-- STUDY TEXT follows --
That's pretty scary.
I don't know how cognitive a baby is at certain ages, but this song could embed a fear of heights at the very least.
Whoever wrote this as a lullaby, probably had a hand in "Ring around the Rosie". A song about dying of the 'Black Plague.'
My tongue is poking my cheek as I write this.
"Ashes, ashes, we all fall down!"
24
My husband just pointed out the scariness of the song recently as i sang it to our little one. Off I go to do some research on the lyrics. So many fairy tales are scary, too. Interesting. I always imagined them floating down from the tree, safely to the ground. What gives for sure.
5
@Ginger this is a Wampanoag nursery rhyme. It refers to babies who are in a cradle board and hung in a tree where the mother is working. Cradle boards have long pointed sticks and often a halo protector over the head in face in case the cradle does fall, the baby will be protected. The pointed sticks are to pierce the ground when falling and hold the baby upright.
16
@Ken Floyd, most nursery rhymes are morbid. Why do jack and jill have to fall down. Why does humpty dumpy have a great fall. And the ring a roses all fall down. And so on.
6
I'm not sure if anyone is well-served by breathlessly reporting overly-simplified quasi-data.
I like those old vibrator beds in the motels of the 60's.
RE: "We like to think the brain is sovereign, but it is obvious that it sometimes takes its marching orders from the body." Yes. See the book by Harvard psychology professor, Lisa Barrett: "How Emotions are Made."
-- STUDY TEXT concluded --
■ **PARTS OF THE EXERCISE**
1. According to the lullaby discussion, what are the long pointed sticks on a cradle board for?
2. Reproduce the lullaby discussion word for word from "Whoever wrote this" up to and including "I write this.".
-- GIVEN RECORDS follows --
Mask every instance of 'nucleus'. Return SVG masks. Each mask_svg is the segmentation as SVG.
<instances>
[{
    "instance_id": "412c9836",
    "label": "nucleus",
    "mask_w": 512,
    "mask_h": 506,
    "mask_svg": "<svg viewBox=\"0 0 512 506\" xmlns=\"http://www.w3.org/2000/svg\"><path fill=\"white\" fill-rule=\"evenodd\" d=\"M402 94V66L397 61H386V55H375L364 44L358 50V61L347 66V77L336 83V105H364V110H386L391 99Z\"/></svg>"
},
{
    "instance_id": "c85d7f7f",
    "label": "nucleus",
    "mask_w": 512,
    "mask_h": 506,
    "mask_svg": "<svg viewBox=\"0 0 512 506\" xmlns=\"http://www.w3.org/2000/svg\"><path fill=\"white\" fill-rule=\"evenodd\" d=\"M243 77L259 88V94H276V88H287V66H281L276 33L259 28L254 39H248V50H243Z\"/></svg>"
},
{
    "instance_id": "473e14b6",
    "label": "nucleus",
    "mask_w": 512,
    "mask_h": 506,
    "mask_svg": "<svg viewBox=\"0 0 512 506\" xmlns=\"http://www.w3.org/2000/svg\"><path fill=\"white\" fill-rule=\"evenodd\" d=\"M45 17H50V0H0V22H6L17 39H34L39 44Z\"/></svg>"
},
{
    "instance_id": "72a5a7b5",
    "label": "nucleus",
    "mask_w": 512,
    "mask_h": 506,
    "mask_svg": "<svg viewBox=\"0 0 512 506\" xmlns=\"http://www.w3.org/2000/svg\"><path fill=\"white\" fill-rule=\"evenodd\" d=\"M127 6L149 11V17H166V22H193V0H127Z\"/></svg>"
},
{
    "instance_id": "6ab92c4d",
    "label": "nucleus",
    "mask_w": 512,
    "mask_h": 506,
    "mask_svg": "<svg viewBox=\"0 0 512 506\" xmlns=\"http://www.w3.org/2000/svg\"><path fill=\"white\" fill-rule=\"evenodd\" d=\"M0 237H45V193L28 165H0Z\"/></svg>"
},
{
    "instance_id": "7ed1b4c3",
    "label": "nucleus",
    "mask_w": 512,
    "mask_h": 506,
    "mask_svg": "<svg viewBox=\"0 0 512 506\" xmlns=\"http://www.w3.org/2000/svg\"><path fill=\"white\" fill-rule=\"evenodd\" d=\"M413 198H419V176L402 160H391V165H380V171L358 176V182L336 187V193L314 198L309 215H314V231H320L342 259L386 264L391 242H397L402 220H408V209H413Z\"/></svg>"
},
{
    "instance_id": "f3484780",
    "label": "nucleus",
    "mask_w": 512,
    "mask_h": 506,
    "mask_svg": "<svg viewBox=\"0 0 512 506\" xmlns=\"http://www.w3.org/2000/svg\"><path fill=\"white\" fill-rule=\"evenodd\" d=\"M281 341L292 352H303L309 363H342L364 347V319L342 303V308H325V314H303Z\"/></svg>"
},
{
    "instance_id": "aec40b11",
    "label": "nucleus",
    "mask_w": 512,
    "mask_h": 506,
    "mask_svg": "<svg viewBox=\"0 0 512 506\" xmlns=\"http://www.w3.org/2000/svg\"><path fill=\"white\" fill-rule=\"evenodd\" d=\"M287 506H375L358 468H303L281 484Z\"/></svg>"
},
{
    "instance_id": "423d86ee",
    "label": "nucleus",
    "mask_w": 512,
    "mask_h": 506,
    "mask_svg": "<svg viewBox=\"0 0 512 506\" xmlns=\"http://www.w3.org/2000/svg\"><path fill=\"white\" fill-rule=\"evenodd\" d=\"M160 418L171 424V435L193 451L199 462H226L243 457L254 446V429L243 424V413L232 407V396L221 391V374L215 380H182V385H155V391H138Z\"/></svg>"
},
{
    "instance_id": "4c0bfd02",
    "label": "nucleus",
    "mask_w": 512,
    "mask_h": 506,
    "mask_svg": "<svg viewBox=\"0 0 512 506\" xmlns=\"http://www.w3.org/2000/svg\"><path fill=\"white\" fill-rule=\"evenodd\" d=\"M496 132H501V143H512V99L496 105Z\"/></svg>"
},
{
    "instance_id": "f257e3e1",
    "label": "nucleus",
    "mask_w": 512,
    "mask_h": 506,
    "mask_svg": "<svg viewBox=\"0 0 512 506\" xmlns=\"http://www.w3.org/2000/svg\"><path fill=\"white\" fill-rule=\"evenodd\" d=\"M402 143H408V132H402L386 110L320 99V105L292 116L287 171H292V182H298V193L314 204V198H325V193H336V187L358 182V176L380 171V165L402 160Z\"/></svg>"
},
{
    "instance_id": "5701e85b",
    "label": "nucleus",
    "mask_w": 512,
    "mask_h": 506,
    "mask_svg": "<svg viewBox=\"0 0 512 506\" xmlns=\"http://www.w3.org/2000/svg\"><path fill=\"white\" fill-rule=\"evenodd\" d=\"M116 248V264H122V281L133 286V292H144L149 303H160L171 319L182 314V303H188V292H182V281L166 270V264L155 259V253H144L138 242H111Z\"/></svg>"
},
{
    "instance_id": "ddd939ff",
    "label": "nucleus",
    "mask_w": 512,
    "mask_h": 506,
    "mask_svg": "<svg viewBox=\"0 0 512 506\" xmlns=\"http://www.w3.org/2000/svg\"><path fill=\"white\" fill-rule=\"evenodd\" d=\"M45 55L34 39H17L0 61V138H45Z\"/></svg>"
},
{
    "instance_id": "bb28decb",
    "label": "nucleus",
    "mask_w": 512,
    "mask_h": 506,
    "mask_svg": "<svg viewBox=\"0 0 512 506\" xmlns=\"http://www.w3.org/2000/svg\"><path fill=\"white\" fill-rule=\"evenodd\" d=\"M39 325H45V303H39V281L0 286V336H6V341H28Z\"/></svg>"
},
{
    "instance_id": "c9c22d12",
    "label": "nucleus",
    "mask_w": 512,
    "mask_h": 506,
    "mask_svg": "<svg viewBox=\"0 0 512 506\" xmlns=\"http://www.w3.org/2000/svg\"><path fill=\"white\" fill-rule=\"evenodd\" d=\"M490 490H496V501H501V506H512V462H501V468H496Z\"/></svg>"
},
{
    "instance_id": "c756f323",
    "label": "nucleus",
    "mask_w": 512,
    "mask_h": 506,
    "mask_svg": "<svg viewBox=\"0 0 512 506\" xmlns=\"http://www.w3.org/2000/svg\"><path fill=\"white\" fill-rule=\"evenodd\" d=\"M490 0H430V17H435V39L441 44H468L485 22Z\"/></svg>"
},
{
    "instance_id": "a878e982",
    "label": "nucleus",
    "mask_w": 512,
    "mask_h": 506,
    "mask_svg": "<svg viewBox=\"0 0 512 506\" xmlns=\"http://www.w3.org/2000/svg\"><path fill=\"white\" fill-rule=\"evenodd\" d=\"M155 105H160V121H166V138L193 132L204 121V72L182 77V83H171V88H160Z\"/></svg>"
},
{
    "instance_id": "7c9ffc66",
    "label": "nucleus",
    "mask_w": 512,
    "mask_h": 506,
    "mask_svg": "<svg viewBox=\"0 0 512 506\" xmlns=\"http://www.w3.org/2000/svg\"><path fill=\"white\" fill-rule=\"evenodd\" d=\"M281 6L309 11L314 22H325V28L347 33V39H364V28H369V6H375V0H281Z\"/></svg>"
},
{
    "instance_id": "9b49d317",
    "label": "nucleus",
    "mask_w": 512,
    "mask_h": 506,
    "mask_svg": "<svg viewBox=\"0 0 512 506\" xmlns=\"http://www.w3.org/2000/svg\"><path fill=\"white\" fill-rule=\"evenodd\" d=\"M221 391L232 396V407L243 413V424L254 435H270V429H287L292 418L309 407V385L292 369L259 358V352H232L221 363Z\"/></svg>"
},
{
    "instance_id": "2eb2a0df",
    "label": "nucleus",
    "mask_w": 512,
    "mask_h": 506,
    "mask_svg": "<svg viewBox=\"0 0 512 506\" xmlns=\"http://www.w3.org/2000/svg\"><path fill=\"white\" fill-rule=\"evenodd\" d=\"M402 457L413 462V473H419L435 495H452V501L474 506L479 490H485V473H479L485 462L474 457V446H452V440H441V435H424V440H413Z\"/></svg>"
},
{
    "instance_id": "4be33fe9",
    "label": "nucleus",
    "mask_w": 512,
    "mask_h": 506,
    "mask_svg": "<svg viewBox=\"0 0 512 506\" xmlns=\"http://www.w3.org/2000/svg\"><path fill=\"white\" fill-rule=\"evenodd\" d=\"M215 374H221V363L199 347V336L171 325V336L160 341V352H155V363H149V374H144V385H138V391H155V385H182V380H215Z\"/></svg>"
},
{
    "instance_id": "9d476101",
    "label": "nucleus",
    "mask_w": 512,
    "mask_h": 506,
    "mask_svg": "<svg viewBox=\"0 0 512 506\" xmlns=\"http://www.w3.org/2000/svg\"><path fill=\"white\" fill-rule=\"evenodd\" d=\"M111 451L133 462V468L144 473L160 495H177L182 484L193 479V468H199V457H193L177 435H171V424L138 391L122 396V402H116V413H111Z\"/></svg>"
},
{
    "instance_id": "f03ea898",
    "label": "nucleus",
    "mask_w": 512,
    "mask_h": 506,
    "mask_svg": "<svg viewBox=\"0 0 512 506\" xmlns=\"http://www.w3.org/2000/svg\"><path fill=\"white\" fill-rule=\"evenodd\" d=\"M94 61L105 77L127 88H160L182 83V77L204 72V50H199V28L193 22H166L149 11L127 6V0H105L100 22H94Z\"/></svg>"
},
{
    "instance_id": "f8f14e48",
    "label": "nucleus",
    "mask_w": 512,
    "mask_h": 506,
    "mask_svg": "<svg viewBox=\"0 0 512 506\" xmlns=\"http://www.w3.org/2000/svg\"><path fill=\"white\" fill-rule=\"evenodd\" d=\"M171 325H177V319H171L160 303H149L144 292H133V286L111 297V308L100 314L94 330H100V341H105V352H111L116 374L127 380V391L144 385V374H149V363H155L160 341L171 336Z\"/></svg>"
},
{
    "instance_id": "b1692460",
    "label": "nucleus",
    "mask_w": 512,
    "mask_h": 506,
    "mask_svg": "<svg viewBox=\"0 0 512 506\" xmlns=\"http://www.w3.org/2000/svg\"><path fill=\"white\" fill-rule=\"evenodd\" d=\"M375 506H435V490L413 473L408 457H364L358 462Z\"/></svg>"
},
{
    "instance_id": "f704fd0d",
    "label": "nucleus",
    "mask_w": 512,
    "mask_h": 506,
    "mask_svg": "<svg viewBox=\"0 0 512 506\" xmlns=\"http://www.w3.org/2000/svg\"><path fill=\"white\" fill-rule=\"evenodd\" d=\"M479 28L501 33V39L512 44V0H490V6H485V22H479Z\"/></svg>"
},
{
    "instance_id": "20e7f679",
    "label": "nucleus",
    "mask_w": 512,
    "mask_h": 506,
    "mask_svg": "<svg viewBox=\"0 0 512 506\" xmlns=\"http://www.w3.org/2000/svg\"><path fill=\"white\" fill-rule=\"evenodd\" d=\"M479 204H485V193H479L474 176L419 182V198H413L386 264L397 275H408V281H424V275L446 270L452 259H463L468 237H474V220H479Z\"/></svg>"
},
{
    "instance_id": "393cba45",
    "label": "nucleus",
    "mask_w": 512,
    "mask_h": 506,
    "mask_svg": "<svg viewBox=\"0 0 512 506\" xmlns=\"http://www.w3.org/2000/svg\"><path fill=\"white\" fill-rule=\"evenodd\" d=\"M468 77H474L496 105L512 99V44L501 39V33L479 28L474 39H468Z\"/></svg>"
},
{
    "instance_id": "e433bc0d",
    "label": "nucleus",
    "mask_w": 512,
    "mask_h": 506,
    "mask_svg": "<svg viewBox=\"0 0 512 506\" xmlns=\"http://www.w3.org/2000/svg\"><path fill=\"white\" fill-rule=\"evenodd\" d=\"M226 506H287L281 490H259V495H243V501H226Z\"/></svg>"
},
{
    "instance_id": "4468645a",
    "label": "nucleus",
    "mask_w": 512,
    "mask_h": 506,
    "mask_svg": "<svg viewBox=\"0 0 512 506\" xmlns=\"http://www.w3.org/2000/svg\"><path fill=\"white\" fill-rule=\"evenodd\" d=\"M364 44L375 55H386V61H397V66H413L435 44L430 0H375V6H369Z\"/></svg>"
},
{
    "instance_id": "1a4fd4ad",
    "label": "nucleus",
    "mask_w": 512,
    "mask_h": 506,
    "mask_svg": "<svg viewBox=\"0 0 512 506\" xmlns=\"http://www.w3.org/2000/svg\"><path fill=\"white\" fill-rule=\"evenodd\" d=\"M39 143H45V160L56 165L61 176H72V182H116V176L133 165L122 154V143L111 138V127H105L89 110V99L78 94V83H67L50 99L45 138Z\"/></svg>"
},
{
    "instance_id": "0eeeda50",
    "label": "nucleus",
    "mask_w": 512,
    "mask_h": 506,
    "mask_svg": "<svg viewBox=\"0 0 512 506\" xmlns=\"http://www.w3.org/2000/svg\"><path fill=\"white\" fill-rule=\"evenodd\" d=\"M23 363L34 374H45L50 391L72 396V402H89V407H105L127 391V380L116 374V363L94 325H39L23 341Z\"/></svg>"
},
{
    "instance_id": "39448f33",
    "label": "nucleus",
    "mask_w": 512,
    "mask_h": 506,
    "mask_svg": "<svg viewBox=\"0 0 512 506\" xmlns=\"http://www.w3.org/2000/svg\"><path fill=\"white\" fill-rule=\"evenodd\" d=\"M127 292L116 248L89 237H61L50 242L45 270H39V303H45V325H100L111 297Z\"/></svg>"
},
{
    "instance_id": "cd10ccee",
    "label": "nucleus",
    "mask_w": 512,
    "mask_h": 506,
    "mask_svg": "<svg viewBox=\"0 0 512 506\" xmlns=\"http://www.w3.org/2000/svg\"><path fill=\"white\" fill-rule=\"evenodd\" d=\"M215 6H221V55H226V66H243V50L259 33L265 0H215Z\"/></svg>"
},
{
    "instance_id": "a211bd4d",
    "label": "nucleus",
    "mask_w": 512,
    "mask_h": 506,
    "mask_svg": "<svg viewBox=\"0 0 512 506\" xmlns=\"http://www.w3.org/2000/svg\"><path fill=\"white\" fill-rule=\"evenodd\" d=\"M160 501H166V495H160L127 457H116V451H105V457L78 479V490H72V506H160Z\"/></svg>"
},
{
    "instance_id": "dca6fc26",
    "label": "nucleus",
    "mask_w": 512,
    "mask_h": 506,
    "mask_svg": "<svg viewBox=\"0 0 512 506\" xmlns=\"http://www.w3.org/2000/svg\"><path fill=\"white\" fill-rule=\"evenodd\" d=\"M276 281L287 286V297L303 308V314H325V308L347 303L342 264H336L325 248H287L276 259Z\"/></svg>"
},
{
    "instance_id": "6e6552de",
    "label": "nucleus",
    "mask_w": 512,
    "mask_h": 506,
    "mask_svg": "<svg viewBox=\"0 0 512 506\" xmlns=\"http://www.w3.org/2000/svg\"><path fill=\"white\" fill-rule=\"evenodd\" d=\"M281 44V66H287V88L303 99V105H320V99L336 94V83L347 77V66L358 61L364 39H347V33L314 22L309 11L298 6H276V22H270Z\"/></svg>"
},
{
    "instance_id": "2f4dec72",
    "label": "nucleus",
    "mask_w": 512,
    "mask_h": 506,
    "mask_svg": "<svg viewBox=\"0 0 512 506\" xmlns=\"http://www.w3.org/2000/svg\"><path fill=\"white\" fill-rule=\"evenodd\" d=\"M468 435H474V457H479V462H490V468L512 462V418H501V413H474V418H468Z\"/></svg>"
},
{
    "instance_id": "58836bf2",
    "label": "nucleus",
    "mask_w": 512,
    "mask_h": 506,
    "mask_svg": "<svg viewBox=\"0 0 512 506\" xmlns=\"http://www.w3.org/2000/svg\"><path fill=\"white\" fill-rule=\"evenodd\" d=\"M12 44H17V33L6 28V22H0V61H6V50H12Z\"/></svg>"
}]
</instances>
-- GIVEN RECORDS concluded --
■ **SOLUTION SET**
1. They pierce the ground if the cradle falls and hold the baby upright.

2.
Whoever wrote this as a lullaby, probably had a hand in "Ring around the Rosie". A song about dying of the 'Black Plague.'
My tongue is poking my cheek as I write this.